Tony Dye graduated from the London School of Economics and developed a career in asset management in the 1970s at London Life and Colonial Mutual Life. In the early 1980s he moved to Phillips & Drew, a major specialist manager of pension funds, becoming investment director there in 1985.

There followed years of great success as under Dye’s forceful leadership PDFM became a top player in value investment, a style in which the focus is on fundamentals, such as dividend yield and asset value, rather than on projected growth. Tony Dye was unusual in his willingness to take aggressive views, in contrast to the typical asset manager’s obsession with the control of risks against the peer group.

He was a natural contrarian, relishing the opportunities thrown up by bear markets but hating the fashions and bubbles generated by bull markets. He believed in the lessons of history: pension fund clients would be given charts of long-term market ratios going back to the 1920s and lectured about the inevitability of reversion to the historical mean. He refused to take PDFM into the retail unit trust sector, arguing that mutual funds were poor bargains for investors because only fashionable funds would sell, not the unfashionable ones which offered true value.
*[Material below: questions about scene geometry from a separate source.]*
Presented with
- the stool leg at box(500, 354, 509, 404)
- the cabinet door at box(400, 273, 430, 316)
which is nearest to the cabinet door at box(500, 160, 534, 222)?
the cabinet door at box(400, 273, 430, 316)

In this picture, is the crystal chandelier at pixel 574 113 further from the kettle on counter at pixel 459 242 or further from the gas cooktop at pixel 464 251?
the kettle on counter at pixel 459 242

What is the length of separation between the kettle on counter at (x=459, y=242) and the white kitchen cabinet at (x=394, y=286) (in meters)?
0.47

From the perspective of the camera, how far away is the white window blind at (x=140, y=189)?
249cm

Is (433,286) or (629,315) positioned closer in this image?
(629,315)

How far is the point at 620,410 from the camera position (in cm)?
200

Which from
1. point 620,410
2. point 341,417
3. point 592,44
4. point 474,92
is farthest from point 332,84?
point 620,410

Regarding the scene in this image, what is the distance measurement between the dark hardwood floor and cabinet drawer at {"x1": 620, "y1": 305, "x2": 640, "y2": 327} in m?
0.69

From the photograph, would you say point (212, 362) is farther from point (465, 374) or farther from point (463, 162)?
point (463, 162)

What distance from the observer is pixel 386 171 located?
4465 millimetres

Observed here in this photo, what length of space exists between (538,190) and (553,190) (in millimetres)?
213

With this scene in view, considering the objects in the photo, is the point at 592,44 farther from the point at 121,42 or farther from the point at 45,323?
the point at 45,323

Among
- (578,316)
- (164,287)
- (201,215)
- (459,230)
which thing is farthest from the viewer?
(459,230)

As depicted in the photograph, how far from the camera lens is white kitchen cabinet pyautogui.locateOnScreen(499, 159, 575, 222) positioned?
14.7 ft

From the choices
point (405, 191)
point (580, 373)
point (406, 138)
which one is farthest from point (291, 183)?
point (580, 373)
In the late 1990s he refused to hold any US equities in his global portfolios because they were so overpriced.

Near the peak in 1998 PDFM was running UK pension fund portfolios worth £46bn ($93bn). But the technology bubble hit the firm very hard. Tony Dye failed to control his risks satisfactorily, accumulating large stakes – sometimes of over 20 per cent – in troubled companies. As tech stocks, soared PDFM underperformed its peer group by 10 percentage points in 1999. Pension fund clients began to defect on an increasing scale, withdrawing £8bn in 1999 alone.
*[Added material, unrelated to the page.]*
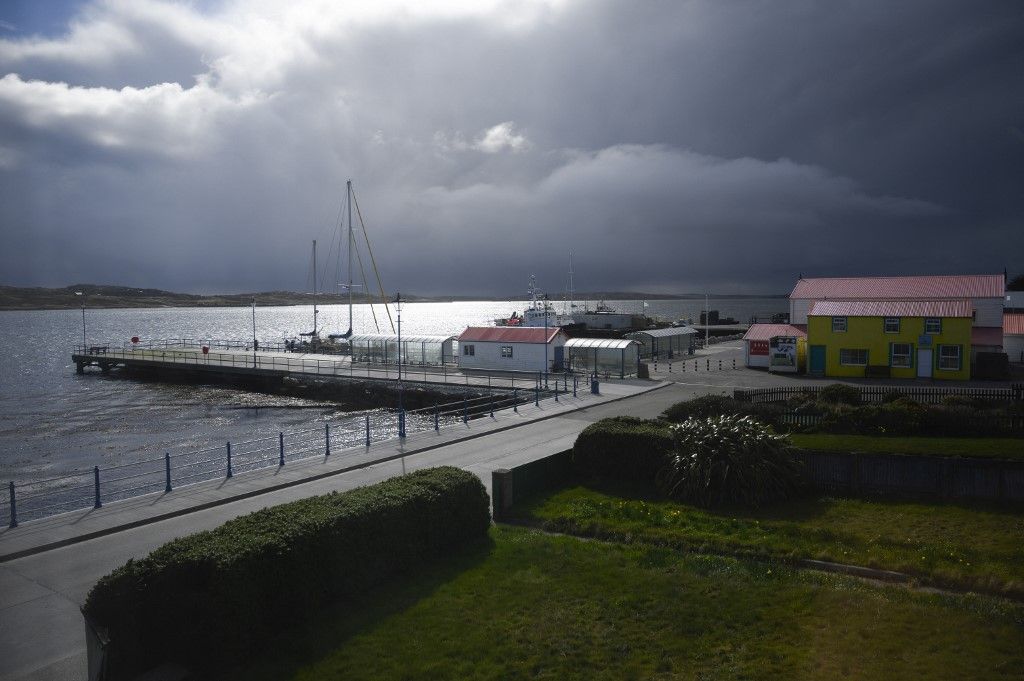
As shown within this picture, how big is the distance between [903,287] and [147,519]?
58.0 metres

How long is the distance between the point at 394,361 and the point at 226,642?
163ft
The increasingly agitated Swiss bosses of UBS, PDFM’s parent company, in Zurich, eventually ejected Tony Dye at the beginning of March 2000, merging the London operations of PDFM into a global structure. Just two weeks later the global equity market finally peaked, then plunged. PDFM’s value style began to outperform again quite strongly as technology stocks crashed.

Ever since, this disaster of timing has been regarded as a classic instance of the relevance of John Maynard Keynes’s warning in the 1930s: “An investor who proposes to ignore near-term market fluctuations needs greater resources for safety”.

The next year UBS Asset Management launched retail UK mutual funds. Tony Dye’s own hedge fund thrived for a while but by 2006 it was suffering in bull market conditions. The great bear did not find it so easy to short stocks. The initial $400m raised had dwindled, because of withdrawals, to about $70m by the time the fund was wound up.

In an investment world of risk controls, consensus tracking and trend chasing, Tony Dye stood out as an outspoken man of principle. Most asset managers tell the public that the stock market will always go higher but he was not afraid to take on the role of Dr Doom.

In the past few years he had also issued alarming warnings about the UK house market.

Bears are often frustrated, however, by the actions of governments to rescue markets, and his public complaints about conspiracies by “Western financial authorities”, though arguably valid, were not always well-judged.

In a letter to the FT last November he complained of fundamental flaws in the financial system. It was wrong for central banks to cut interest rates each time there was a pause or retracement of the housing or stock markets. “In the meantime those responsible for this state of affairs are being grotesquely rewarded and are pleading for more of the same policies that created these problems in the first place.”